Task statement - Only these lines of the data below are wanted: the one with "[researcher-annotated camera trap]", the one with "scientific name: Muntiacus rooseveltorum", and any lines between them, each repeated exactly.

Supplied information -
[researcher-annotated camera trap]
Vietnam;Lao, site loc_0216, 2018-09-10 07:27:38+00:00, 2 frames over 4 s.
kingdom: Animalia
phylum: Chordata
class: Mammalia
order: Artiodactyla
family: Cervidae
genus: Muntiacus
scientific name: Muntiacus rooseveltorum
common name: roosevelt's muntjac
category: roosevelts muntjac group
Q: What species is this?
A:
==
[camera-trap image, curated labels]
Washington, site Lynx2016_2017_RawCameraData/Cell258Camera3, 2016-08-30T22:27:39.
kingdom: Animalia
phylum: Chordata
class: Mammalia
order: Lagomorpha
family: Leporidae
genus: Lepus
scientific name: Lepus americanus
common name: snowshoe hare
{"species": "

Result for this exercise -
[researcher-annotated camera trap]
Vietnam;Lao, site loc_0216, 2018-09-10 07:27:38+00:00, 2 frames over 4 s.
kingdom: Animalia
phylum: Chordata
class: Mammalia
order: Artiodactyla
family: Cervidae
genus: Muntiacus
scientific name: Muntiacus rooseveltorum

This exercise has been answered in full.